_Activity list_
**A.** Return the passage from the taekwondo action recognition text below, starting with "2.2.1. CNN Input" and going on through "analyzed as follows.".
**B.** Does each statement agree with the taekwondo action recognition text below? Answer yes or no for each, and quote the words that decide it. (i) Kong et al. defined 16 preset poses. (ii) Each input image for the CNN classifier was 128 × 128 pixels. (iii) The depth images needed their edges cropped before resolution adjustment.

_Text shown_
2.2. Key Frame-Based Action Recognition with CNN

In studies on vision-based action recognition, image frames extracted from the action sequence (i.e., static pose images) have been used to recognize complex human actions [17,40,41]. Kong et al. [40] defined 16 preset poses and assumed that all taekwondo actions could be represented as a combination of these poses. Although their method achieved a mean classification accuracy of up to 91.3%, the recognition rate was relatively low for transitional actions (i.e., movements connecting different actions or poses). This was because their method strongly depended on manual adjustments to set each pose combination. In this study, a key frame-based action recognition algorithm is proposed that is based on a CNN architecture, which is known to be effective for image pattern recognition. The key frames are the set of images representing the distinct features of a target action and are used as the input for the CNN classifier. Regardless of differences in the action speed and technique of subjects, poses corresponding to the moment as a proportion of the entire action sequence can be assumed similar because unit techniques need to be performed in certain ways in taekwondo. Under this assumption, key frames can be selected automatically according to a predefined proportional position with the entire action sequence. The CNN classifier was customized for key frame-based taekwondo action recognition, and the optimal key frame positions were determined through recognition accuracy analysis.

2.2.1. CNN Input Data

One set of multichannel images was used as the input for the key frame-based CNN classifier. The size of each input image was set to 120 × 120 pixels, and the images used for training and testing were resized to match. All RGB images needed their edges cropped before resolution adjustment because they had different resolution ratios compared to the depth and IR images. As shown in Figure 8, the input images comprised a stack of image groups of a specific data modality, and each image group comprised two to four key frames extracted from the action samples of the unit techniques. Various input data configurations were obtained for the three independent variables: image modality, key frame position, and camera view. The dependence of accuracy on the input data configuration was analyzed as follows.

_Provided material_
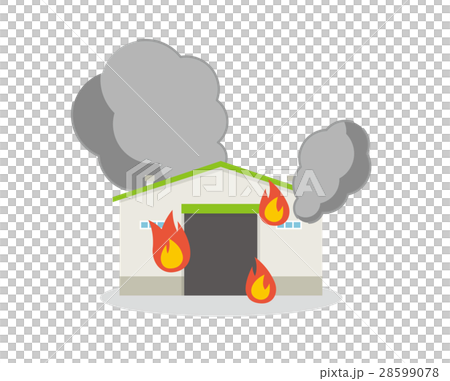 倉庫火事 28599078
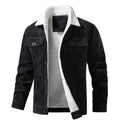 LoakesBalvin Ridge Sherpa Jacket - LoakesBalvin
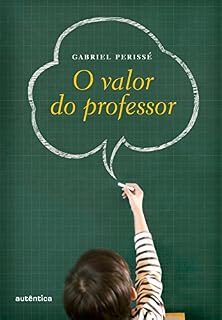 Livro O valor do professor
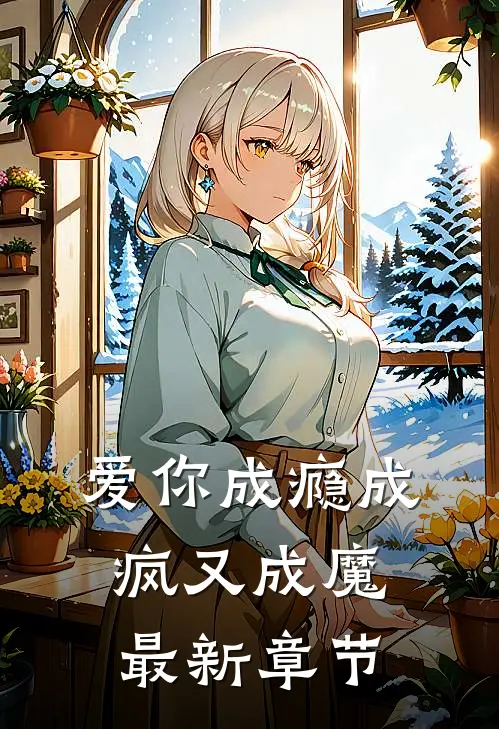 爱你成瘾成疯又成魔最新章节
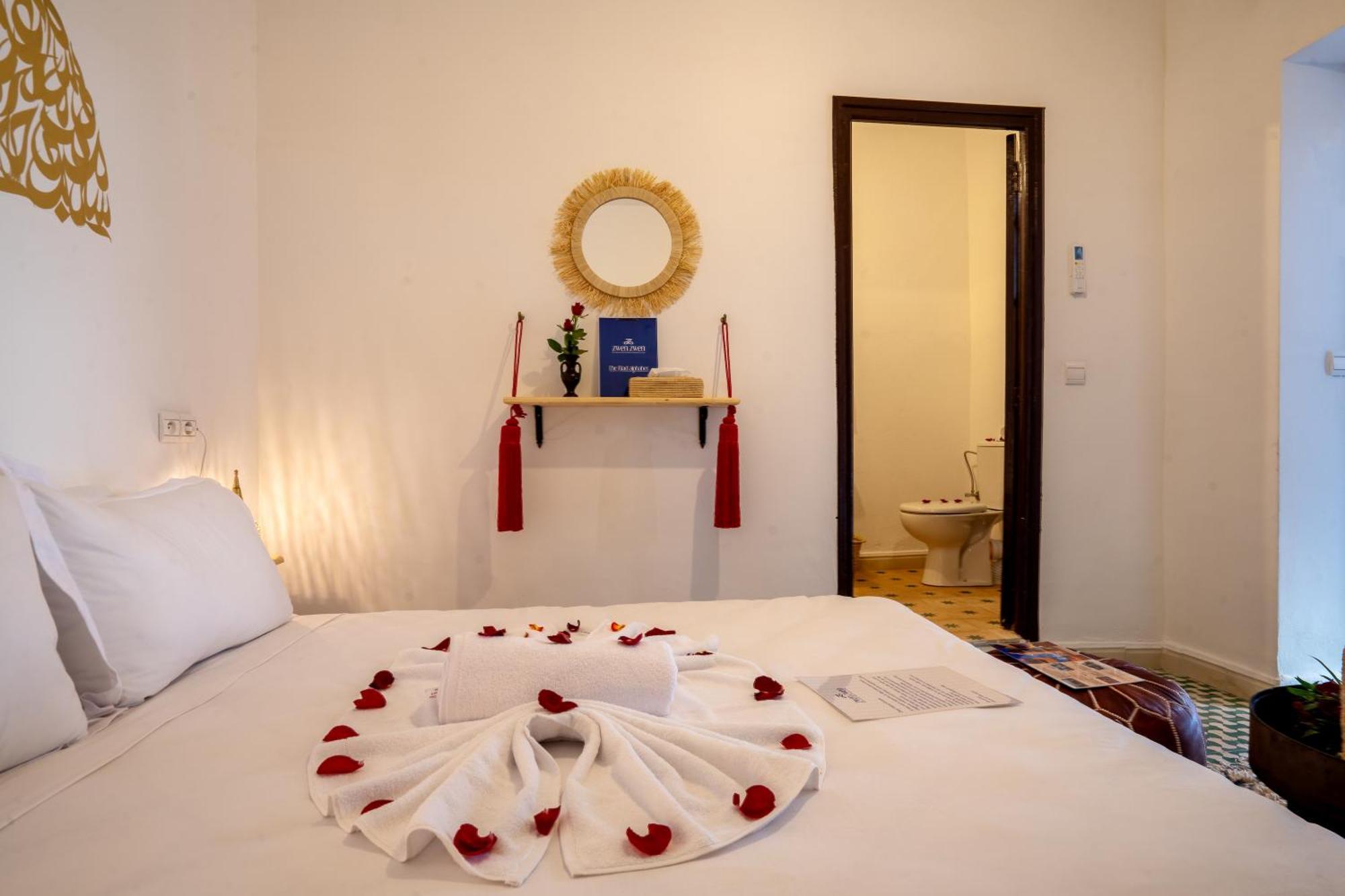 Bo Riad Boutique Hotel & Spa Marakéš Exteriér fotografie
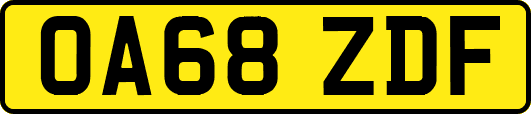 OA68ZDF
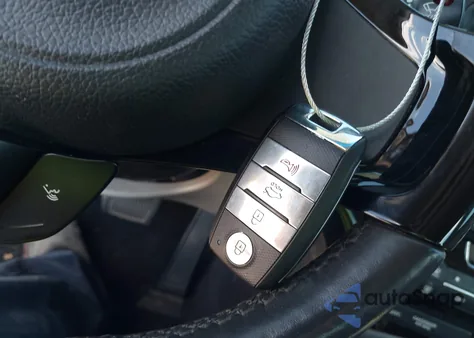 2015 Kia Optima Ex z USA, uszkodzony, nr VIN 5XXGN4A70FG405172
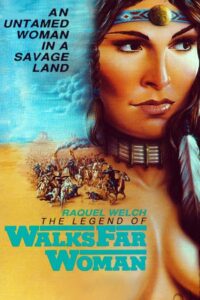 The Legend of Walks Far Woman Online En Netflix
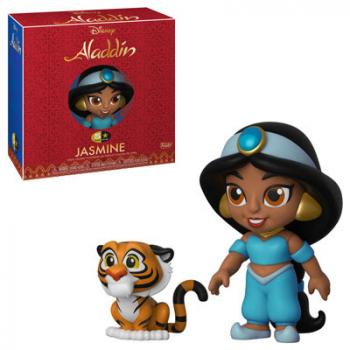 Aladdin 5 Star Action Figure - Jasmine (Aladdin)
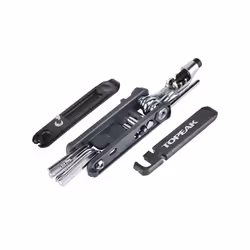 Topeak Hexus X Multiusage - Vue supplémentaire 4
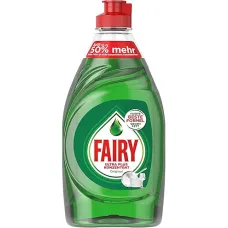 Liquide fairy ulra poder 650ml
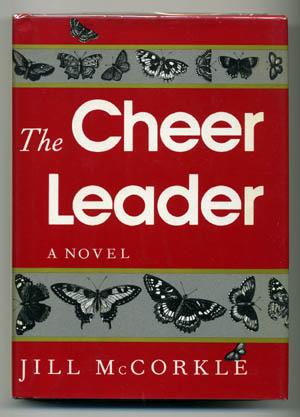 Seller image for The Cheer Leader (The Cheerleader) for sale by Michael J. Toth, Bookseller, ABAA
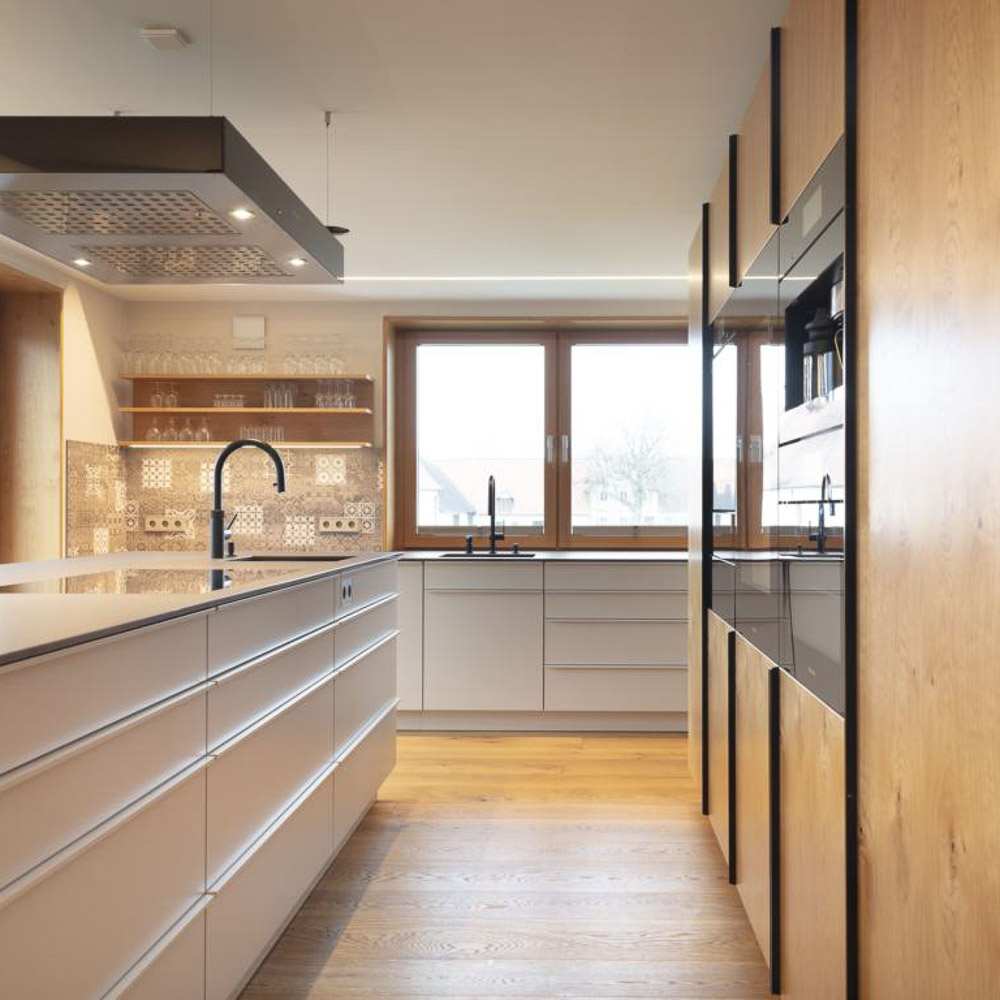 Schreinerei Beck Küchen_ (8) Schreinerei Beck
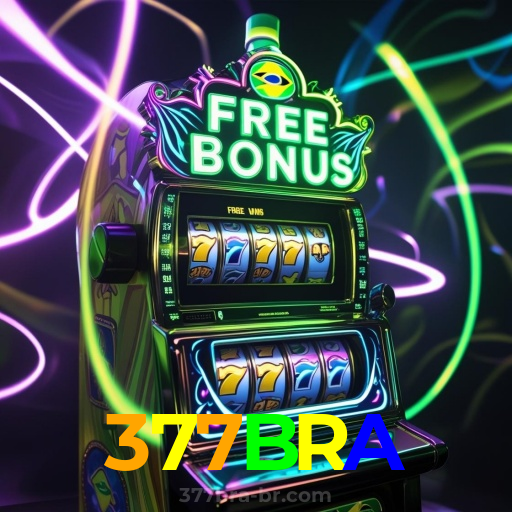 377BRA：Cada jogo é uma chance de ganhar! Jogue agora e vença!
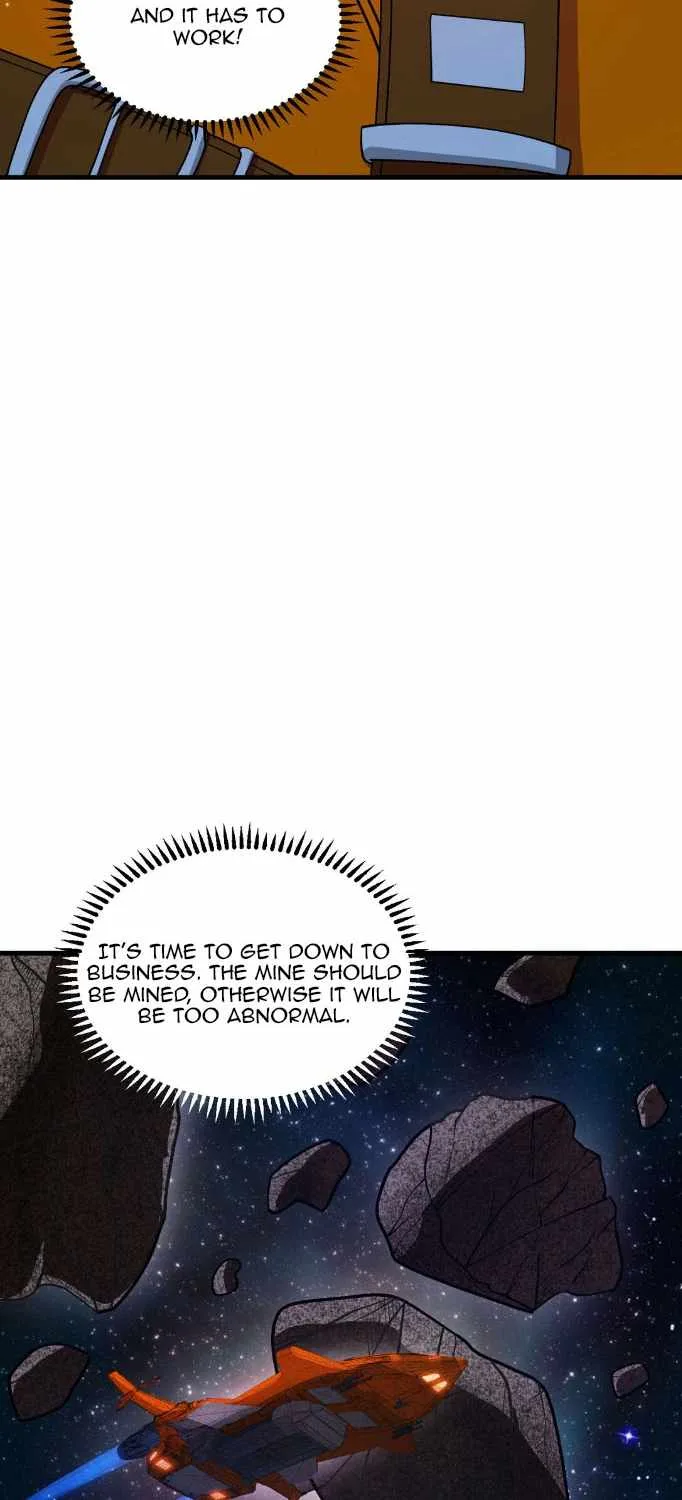 My battleship can be upgraded Chapter 2 page 29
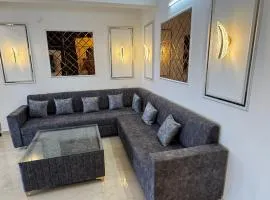 2bhk executive full furnished apartment , Jagatpura jaipur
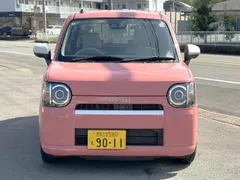 Daihatsu Mira Tocot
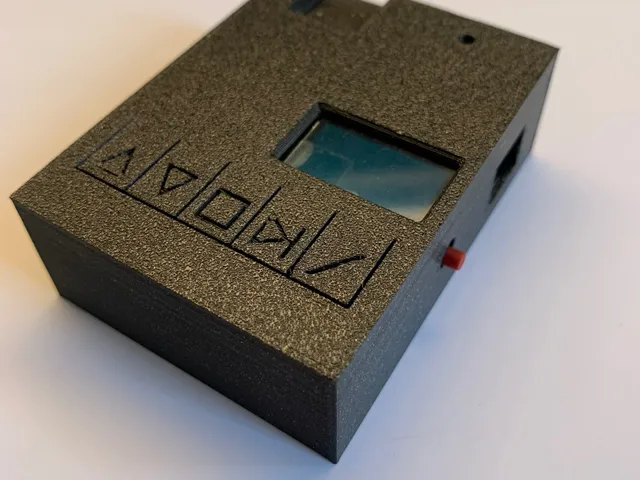 MaxDuino V2 with Remote control and Reset button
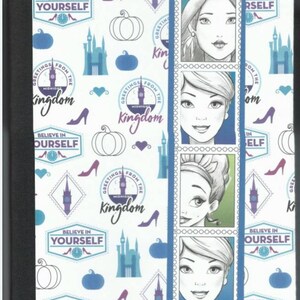 Disney Princess Cinderella Journal Notebooks | Blank Journals | Back To School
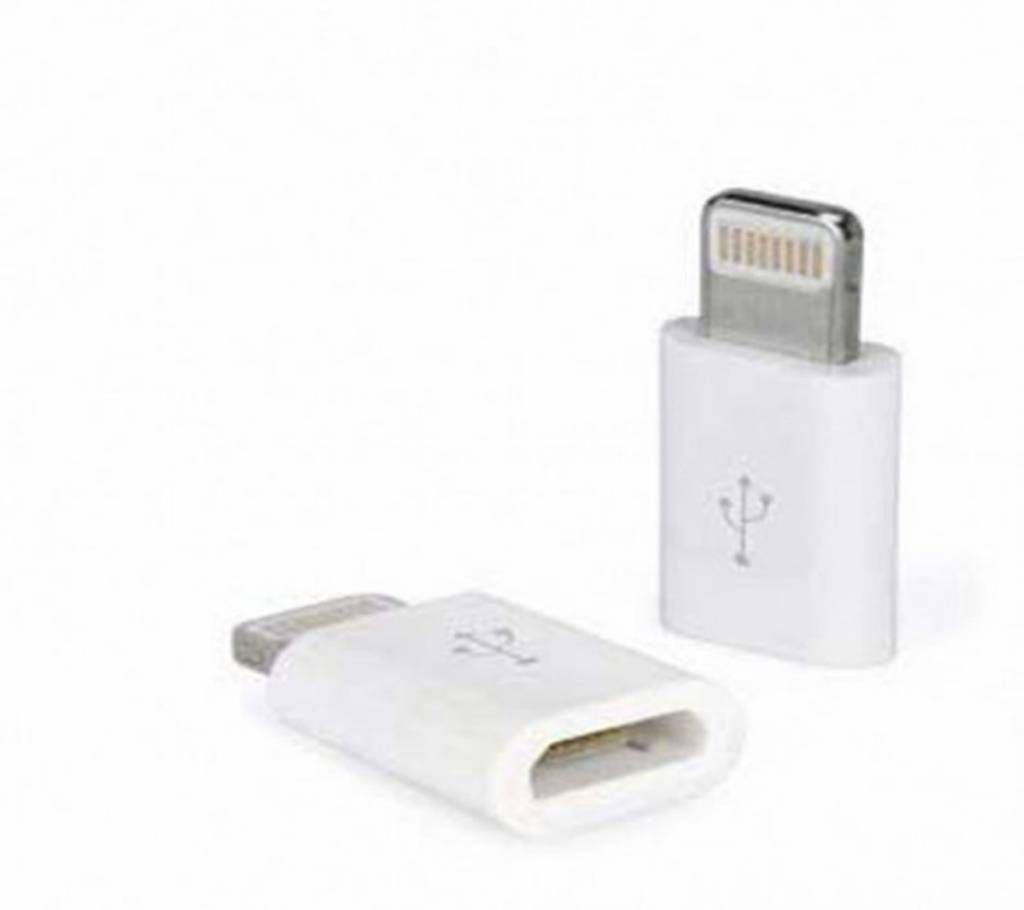 Micro USB Adapter converter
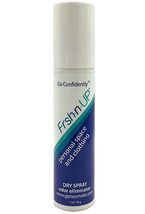 Frsh N Up Hair and Clothing Dry Spray Odor Eliminator, Air Freshenr Fabric Hair  - £19.56 GBP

_Outputs by task_
**A.**
2.2.1. CNN Input Data

One set of multichannel images was used as the input for the key frame-based CNN classifier. The size of each input image was set to 120 × 120 pixels, and the images used for training and testing were resized to match. All RGB images needed their edges cropped before resolution adjustment because they had different resolution ratios compared to the depth and IR images. As shown in Figure 8, the input images comprised a stack of image groups of a specific data modality, and each image group comprised two to four key frames extracted from the action samples of the unit techniques. Various input data configurations were obtained for the three independent variables: image modality, key frame position, and camera view. The dependence of accuracy on the input data configuration was analyzed as follows.

**B.**
(i) Yes: "defined 16 preset poses"
(ii) No: "The size of each input image was set to 120 × 120 pixels"
(iii) No: "All RGB images needed their edges cropped before resolution adjustment"